13 Desember 2022
JAKARTA – Setelah bertahun-tahun atau puluhan tahun tinggal di Indonesia, ribuan pensiunan asing diperkirakan akan mengetahui apakah mereka bisa tinggal di negara tersebut beberapa hari sebelumnya.
Pada akhir bulan Oktober, pemerintah memperkenalkan jenis izin tinggal baru, visa rumah kedua, dengan tujuan “menarik wisatawan asing untuk datang ke Bali dan berbagai destinasi lainnya”.
Di sinilah kebingungan dimulai, ketika pihak berwenang mengacaukan orang asing yang menghabiskan liburan di negara tersebut dengan mereka yang menghabiskan sisa hidup mereka di sini.
Direktorat Jenderal Imigrasi merayakan langkah tersebut dengan membunyikan gong di Bali, namun banyak orang asing yang menghabiskan masa pensiun mereka di pulau tersebut tidak merasa ingin merayakannya karena visa baru tidak akan banyak membantu mereka setelah izin tinggal mereka saat ini dibatalkan.
“Orang asing dapat dengan mudah mengajukan visa rumah kedua melalui aplikasi berbasis situs web,” demikian siaran pers berbahasa Inggris di situs web Direktorat Jenderal.
Itu semua baik dan bagus, namun di antara persyaratan yang tidak berbahaya seperti paspor dan foto berwarna terbaru, disebutkan perlunya memiliki Rp 2 miliar (US$128.000) di bank milik negara di Indonesia, atau aset yang setara.
Peraturan tersebut mengharuskan pemegang izin tinggal sementara (KITAS) atau izin tinggal tetap (KITAP) lansia untuk beralih ke visa rumah kedua, atau memenuhi persyaratan bukti aset yang sama, namun persyaratan finansial membuat hal ini tidak mungkin dilakukan bagi sebagian besar dari mereka.
Tidak ada yang salah dengan sebuah negara yang berusaha menarik orang-orang kaya ke negaranya.
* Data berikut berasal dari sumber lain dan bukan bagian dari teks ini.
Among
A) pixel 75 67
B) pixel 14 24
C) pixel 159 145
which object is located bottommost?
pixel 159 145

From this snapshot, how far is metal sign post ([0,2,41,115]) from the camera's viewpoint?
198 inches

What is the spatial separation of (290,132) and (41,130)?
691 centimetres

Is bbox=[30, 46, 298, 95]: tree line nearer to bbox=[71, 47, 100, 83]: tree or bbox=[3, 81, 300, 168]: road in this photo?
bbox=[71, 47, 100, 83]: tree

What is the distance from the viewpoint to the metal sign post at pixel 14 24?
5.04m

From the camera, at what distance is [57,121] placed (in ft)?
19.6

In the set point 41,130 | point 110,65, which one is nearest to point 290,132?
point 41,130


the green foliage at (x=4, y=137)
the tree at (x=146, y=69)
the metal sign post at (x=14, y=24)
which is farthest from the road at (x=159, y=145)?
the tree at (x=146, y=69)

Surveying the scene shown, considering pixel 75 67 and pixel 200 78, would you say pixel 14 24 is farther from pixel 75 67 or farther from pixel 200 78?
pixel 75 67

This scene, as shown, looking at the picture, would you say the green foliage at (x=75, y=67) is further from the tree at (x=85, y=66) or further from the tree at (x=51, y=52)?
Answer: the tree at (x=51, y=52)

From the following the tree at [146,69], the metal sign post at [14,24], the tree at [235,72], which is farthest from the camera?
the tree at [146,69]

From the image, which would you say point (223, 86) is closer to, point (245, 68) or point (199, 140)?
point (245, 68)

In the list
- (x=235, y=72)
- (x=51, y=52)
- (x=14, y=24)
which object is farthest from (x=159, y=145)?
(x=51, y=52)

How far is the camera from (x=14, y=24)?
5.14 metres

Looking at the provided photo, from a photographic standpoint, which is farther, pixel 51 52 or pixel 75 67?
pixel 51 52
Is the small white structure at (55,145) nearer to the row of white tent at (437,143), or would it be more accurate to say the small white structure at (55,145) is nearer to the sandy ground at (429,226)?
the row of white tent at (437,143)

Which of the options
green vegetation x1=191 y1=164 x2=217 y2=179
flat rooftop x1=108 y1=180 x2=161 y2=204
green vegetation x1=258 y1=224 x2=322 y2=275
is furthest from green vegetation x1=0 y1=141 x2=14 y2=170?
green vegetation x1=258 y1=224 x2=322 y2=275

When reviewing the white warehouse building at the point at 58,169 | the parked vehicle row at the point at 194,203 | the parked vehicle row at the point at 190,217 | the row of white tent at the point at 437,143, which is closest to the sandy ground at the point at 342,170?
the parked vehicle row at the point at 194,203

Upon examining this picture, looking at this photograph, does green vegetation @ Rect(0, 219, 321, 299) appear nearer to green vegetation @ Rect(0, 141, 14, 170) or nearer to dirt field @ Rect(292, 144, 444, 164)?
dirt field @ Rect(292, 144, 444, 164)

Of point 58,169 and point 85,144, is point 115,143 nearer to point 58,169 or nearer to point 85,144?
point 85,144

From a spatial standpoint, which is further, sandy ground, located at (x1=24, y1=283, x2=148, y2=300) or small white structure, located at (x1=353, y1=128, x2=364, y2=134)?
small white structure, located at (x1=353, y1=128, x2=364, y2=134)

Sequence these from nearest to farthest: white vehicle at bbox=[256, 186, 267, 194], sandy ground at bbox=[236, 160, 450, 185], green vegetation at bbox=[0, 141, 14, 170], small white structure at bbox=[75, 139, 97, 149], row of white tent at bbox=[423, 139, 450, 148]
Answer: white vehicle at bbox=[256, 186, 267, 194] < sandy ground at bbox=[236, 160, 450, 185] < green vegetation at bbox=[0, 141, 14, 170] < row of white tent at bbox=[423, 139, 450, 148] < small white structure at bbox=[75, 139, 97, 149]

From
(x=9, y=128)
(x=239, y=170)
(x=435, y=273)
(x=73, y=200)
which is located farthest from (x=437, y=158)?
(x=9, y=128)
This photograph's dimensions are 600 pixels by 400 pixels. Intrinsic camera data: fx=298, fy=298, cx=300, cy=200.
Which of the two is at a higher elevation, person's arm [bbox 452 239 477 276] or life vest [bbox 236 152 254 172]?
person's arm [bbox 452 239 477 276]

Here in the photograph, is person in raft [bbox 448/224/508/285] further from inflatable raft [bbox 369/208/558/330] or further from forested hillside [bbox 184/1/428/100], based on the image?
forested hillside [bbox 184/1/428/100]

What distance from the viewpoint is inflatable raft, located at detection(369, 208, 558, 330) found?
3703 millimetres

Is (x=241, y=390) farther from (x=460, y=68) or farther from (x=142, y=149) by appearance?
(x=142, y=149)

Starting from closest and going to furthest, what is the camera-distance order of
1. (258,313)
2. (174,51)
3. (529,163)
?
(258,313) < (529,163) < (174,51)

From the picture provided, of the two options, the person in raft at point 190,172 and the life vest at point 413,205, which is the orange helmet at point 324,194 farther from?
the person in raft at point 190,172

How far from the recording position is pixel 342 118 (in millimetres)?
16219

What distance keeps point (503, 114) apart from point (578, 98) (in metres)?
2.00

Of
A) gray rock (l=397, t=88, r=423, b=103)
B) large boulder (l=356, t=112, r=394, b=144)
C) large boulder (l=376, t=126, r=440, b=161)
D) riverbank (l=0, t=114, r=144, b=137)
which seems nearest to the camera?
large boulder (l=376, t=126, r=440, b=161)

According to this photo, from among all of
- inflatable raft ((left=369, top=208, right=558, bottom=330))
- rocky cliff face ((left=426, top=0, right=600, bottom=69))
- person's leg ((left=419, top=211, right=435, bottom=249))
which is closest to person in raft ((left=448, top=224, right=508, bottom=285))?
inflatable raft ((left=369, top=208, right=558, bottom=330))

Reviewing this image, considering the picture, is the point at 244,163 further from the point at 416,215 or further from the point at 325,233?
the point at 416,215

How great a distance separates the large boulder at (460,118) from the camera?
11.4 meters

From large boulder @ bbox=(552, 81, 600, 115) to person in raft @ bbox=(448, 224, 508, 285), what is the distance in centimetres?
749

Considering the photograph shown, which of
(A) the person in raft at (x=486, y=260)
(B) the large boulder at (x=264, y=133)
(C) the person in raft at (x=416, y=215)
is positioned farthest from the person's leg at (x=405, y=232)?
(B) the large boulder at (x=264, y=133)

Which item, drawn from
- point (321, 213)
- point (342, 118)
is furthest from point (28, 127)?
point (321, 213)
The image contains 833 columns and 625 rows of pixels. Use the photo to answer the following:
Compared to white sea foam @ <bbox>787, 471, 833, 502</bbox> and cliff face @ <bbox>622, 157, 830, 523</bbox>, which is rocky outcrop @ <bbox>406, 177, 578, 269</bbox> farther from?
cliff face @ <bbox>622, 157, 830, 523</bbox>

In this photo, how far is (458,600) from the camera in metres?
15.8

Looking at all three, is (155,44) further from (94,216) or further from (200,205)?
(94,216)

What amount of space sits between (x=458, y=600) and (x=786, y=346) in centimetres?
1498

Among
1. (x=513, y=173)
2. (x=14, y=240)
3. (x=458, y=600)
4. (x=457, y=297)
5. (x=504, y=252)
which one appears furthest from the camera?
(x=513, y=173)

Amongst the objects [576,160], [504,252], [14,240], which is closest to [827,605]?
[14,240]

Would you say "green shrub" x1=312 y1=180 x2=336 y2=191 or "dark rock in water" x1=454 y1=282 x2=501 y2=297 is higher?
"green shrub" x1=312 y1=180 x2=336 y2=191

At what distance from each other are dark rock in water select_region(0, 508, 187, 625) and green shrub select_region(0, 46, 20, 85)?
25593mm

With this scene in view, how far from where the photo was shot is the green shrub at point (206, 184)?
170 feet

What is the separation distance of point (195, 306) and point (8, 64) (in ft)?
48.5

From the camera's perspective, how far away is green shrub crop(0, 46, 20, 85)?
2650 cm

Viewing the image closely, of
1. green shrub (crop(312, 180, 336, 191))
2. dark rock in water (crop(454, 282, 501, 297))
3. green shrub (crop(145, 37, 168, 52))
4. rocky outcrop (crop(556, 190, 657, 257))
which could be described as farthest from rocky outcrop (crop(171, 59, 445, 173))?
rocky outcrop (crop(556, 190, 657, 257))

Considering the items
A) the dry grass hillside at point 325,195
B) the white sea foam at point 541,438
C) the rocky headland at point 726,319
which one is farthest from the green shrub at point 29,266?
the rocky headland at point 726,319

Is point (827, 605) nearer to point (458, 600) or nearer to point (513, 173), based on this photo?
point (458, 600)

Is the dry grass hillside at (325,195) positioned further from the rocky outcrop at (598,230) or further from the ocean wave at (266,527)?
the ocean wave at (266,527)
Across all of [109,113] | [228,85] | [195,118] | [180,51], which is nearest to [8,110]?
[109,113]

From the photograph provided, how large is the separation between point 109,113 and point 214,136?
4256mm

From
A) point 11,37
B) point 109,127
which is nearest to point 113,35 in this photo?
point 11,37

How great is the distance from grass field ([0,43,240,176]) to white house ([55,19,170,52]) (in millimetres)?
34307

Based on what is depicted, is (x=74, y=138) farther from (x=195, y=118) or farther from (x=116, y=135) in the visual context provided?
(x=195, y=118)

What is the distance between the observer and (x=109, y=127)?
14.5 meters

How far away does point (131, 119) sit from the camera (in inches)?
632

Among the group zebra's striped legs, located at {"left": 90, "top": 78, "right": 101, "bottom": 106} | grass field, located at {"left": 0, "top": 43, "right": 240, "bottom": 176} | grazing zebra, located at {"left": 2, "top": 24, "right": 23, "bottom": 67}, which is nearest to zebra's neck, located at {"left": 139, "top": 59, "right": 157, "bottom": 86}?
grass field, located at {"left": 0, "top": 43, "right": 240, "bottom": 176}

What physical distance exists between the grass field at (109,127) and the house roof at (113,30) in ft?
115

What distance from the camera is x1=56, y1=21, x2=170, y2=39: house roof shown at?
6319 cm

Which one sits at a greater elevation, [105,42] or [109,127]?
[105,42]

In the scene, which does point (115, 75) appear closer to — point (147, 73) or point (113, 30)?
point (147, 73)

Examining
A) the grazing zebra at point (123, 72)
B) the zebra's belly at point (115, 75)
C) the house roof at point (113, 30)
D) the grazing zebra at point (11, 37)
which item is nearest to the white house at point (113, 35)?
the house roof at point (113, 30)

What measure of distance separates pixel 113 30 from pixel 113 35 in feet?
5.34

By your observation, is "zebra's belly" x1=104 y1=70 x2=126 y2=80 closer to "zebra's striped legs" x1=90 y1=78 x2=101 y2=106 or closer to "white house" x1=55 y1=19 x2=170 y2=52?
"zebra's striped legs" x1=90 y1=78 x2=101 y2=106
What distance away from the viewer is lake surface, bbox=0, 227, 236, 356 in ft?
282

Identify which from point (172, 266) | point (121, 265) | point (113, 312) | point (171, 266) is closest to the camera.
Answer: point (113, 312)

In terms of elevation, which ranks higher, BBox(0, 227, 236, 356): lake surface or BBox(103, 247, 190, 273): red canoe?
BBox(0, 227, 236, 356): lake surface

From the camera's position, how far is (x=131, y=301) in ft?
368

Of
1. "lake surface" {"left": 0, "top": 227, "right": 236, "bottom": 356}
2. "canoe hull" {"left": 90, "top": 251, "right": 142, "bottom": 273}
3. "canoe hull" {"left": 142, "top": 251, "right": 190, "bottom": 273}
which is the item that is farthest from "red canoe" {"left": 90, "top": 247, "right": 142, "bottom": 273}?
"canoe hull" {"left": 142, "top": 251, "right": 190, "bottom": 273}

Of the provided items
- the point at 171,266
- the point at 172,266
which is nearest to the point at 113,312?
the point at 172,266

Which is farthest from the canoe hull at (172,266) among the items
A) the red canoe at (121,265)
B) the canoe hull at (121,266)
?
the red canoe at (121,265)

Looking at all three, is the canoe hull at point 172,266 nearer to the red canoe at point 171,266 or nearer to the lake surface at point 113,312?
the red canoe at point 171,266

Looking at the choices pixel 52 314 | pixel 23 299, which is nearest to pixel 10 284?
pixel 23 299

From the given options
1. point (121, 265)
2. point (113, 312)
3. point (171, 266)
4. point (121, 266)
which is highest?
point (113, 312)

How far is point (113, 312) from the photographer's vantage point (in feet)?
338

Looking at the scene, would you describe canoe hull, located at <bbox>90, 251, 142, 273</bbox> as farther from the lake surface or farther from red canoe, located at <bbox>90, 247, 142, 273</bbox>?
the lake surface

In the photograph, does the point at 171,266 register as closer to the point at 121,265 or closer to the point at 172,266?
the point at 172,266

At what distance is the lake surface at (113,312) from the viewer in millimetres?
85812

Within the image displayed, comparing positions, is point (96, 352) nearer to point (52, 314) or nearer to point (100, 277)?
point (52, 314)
Negara-negara lain juga membuka pintu lebar-lebar bagi orang-orang kaya dari seluruh dunia. Misalnya, Malaysia menawarkan program Malaysia My Second Home kepada orang asing yang ingin tinggal di sana selama 10 tahun, dengan syarat mereka mendapat penghasilan 40.000 ringgit ($9.000) sebulan dan membayar deposit sebesar 1 juta ringgit.
Bagi banyak orang asing yang mempertimbangkan untuk menetap di negara tropis dengan biaya hidup yang relatif rendah seperti Indonesia, hal ini tetap menjadi tawaran yang menarik, meskipun diperlukan bukti dana. Jelas bahwa visa rumah kedua dirancang dengan mempertimbangkan mereka.
Bukanlah sebuah rencana jahat untuk menyingkirkan para pensiunan asing yang saat ini tinggal di Indonesia. Sebaliknya, kebijakan tersebut tidak terdeteksi ketika pemerintah merancang peraturan baru.
Meskipun secara umum tidak kaya, banyak dari para pensiunan yang tinggal di Bali, Lombok, Jakarta dan tempat-tempat lain telah lama tinggal, mencintai dan berkontribusi di negara pilihan mereka.
Komitmen mereka terhadap negara tidak hanya sekedar pertimbangan finansial, namun bahkan jika pemerintah menilai nilainya hanya dari segi moneter, mari kita hitung angka-angkanya:
Jika seseorang telah tinggal di negara ini selama dua dekade dan mengeluarkan uang yang relatif kecil yaitu Rp 100 juta per tahun, maka jumlah tersebut sudah mencapai jumlah Rp 2 miliar yang dibutuhkan oleh visa baru tersebut. Dan di sini bukan uang yang sekadar diparkir di bank, melainkan uang yang benar-benar digunakan untuk kepentingan perekonomian masyarakat setempat.
Rasa panik mencengkeram komunitas pensiunan asing hanya beberapa hari sebelum batas waktu penerapan kebijakan baru pada tanggal 24 Desember. Mereka dengan cemas menunggu tanggapan dari pemerintah untuk membiarkan mereka tinggal di negara yang tidak mereka anggap sebagai rumah kedua, namun satu-satunya rumah mereka.